Copy the data exactly from the line that contains "Words learned new words formed" through the line that contains "Enforce enforcement", keeping both end lines and leaving out everything else.

[Exercise data Boundary: Start]

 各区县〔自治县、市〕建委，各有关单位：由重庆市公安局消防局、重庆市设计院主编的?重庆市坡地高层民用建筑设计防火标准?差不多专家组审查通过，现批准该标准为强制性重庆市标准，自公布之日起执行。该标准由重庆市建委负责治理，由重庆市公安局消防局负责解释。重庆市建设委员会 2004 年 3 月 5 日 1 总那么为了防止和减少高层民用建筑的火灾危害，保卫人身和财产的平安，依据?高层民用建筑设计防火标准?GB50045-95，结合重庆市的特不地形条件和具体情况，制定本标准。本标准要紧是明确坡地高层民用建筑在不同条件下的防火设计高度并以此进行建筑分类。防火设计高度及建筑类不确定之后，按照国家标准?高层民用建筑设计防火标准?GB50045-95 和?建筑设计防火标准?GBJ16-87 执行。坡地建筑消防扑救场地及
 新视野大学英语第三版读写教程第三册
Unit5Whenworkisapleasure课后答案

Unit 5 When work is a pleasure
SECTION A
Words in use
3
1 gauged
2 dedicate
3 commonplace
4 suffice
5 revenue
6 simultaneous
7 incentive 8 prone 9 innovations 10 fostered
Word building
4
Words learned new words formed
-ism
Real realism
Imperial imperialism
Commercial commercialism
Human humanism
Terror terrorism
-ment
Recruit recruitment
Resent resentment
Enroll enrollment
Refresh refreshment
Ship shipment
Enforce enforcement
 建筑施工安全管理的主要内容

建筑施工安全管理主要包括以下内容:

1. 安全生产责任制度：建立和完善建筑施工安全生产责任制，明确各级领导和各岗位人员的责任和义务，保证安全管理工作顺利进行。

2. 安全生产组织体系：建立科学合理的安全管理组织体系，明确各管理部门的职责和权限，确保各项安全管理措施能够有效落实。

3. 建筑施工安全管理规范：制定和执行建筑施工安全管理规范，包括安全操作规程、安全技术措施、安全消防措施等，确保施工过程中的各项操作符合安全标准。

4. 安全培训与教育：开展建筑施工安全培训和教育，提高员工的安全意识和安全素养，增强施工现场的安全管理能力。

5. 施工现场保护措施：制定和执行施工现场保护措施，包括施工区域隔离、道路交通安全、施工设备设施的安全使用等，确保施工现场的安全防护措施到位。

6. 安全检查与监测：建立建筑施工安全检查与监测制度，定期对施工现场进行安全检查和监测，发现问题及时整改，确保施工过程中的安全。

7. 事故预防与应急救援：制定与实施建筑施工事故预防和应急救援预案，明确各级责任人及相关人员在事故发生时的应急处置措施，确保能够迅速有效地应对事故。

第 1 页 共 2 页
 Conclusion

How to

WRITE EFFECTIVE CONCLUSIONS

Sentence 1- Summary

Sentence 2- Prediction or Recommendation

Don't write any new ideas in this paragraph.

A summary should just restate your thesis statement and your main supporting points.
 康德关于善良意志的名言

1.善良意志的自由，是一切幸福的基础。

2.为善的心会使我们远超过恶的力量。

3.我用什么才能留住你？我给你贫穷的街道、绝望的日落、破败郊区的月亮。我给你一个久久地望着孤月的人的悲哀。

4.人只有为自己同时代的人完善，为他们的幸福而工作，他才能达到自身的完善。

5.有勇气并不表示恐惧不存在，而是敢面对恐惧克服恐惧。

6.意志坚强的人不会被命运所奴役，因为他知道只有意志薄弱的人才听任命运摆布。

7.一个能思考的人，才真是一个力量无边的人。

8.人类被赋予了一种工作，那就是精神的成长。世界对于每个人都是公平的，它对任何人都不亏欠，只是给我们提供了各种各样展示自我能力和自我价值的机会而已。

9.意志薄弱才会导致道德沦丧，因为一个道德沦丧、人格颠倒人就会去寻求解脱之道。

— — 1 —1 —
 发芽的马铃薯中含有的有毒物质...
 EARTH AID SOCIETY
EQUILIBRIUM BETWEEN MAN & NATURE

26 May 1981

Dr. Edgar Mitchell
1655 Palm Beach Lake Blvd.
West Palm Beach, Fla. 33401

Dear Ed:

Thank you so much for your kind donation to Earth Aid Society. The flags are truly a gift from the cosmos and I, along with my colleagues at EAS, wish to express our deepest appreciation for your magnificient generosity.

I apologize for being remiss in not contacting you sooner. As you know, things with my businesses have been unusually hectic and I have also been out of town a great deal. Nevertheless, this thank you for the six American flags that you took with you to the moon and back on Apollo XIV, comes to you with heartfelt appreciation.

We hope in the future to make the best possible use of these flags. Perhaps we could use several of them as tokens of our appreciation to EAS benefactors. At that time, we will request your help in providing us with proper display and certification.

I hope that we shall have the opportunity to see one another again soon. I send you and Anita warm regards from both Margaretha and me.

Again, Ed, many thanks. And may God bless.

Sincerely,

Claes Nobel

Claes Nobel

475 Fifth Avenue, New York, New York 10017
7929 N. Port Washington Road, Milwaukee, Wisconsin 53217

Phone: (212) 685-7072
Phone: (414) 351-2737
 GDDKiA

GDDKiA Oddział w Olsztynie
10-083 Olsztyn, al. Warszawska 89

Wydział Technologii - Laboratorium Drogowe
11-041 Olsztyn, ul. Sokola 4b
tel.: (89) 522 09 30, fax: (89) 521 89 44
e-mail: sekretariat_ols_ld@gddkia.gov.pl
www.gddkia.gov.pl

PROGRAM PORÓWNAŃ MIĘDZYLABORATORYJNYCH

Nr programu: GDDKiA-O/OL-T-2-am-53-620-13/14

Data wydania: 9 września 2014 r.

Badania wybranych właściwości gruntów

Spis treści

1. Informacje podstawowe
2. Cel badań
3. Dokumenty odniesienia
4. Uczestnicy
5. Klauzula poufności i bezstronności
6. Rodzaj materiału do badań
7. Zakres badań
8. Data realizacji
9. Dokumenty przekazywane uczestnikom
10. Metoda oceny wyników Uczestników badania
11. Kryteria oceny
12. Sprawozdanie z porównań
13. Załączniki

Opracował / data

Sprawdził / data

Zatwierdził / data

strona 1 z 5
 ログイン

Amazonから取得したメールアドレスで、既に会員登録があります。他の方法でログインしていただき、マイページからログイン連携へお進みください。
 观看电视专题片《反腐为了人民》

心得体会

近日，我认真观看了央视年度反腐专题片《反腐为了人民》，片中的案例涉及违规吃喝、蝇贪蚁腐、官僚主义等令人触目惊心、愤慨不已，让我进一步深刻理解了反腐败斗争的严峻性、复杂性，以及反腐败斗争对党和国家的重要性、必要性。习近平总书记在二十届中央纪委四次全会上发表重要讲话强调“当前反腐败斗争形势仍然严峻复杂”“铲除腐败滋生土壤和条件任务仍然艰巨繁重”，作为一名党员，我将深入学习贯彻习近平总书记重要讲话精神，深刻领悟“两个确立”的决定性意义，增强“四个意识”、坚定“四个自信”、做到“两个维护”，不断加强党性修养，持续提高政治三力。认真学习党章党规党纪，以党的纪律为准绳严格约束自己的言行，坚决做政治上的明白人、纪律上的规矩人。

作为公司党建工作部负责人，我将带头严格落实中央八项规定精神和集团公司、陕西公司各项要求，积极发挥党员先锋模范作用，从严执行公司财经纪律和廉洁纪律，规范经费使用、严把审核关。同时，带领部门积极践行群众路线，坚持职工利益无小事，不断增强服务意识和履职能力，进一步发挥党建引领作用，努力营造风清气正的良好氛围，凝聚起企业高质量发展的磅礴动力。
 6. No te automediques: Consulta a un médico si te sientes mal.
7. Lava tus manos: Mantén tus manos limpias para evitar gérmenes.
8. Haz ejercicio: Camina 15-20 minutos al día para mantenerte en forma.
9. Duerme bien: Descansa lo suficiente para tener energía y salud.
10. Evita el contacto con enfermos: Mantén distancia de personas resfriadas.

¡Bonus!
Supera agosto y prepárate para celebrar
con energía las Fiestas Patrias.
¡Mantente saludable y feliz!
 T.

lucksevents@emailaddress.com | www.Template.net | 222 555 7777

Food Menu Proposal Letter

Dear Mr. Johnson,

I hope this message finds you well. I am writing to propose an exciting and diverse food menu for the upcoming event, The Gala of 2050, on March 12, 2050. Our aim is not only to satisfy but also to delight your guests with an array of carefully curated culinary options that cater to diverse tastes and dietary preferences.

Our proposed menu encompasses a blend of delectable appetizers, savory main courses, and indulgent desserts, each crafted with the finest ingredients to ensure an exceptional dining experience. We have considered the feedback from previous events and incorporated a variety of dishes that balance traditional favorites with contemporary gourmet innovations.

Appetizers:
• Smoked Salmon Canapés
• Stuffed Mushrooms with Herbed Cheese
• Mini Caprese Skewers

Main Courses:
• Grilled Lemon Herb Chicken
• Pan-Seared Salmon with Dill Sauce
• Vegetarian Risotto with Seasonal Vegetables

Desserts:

[Exercise data Boundary: End]

### Exercise output
Words learned new words formed
-ism
Real realism
Imperial imperialism
Commercial commercialism
Human humanism
Terror terrorism
-ment
Recruit recruitment
Resent resentment
Enroll enrollment
Refresh refreshment
Ship shipment
Enforce enforcement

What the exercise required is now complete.